- **Отрывок**
На другой день мы поехали в Парголово на панихиду. У гроба страшно убивалась старшая сестра Баженовой. Поражало выражение необыкновенного покоя на лице умершей. Точно после тяжелого утомительного пути она заснула безмятежным сном. На погребении мне не удалось быть, так как я была дежурной.
На другой день после самоубийства в роту зашел вольноопределяющийся, недавно назначенный к нам в роту, лет двадцати четырех, фамилии не помню. Он говорил относительно самоубийства и закончил словами:
— Может быть, есть у вас еще кто-нибудь на подозрении, способный последовать примеру Баженовой?
Я вдруг увидела обращенные на меня взгляды.
— Я скажу… — услыхала я чей-то голос. — Да, господин вольноопределяющийся! Бочарникова!
Меня точно хлестнули эти слова. Что ж? Отпираться, лгать? Не в моем характере. Я опустила голову.

- **Собранные материалы**
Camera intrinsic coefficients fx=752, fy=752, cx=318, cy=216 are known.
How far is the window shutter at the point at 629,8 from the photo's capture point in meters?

- **Задания**
- A) Куда поехали на другой день, согласно отрывку о смерти Баженовой, и с какой целью?
- B) Согласуются ли с отрывком о смерти Баженовой следующие утверждения: (i) у гроба сильно горевала старшая сестра Баженовой; (ii) вольноопределяющийся служил в роте уже давно; (iii) услышав свою фамилию, рассказчица решила отпираться? Для каждого утверждения ответьте «да» или «нет» и приведите решающие слова отрывка в точной цитате.
- C) Продолжите отрывок о смерти Баженовой, начав сразу после его последней фразы.

- **Ответы к заданиям**
- A) В Парголово, на панихиду.

- B)
(i) Да: «У гроба страшно убивалась старшая сестра Баженовой».
(ii) Нет: «недавно назначенный к нам в роту».
(iii) Нет: «Отпираться, лгать? Не в моем характере».

- C)
— Бочарникова! — обратился он ко мне. — Уйти из жизни вы сможете в любой момент. Но зачем кончать так бесславно, если свою жизнь сможете отдать родине за правое дело?
— Господин вольноопределяющийся, фронт развалился. Батальон расформирован. Все кончено!..
— Неужели вы думаете, что наше офицерство и все те, кому дорога Россия, останутся только зрителями всего происходящего?.. Нет, борьба скоро начнется, и жестокая борьба! Вот там вы и сможете, если захотите, пожертвовать своей жизнью…
Он еще долго говорил на эту тему. После этого разговора мне стало немного легче. Но с тех пор, куда бы я ни шла, замечала за собой Канценебину.
— Куда вы идете?
— Фельдфебель послал с поручением.
Следующий раз:
— Вы куда идете?
— Адрес нужный спросить у товарища.
У нее всегда находился готовый ответ. Впоследствии я узнала, что она была приставлена следить за мной.
Вольноопределяющийся оказался прав, и подоспевшие события вылечили меня окончательно от желания покончить с собой.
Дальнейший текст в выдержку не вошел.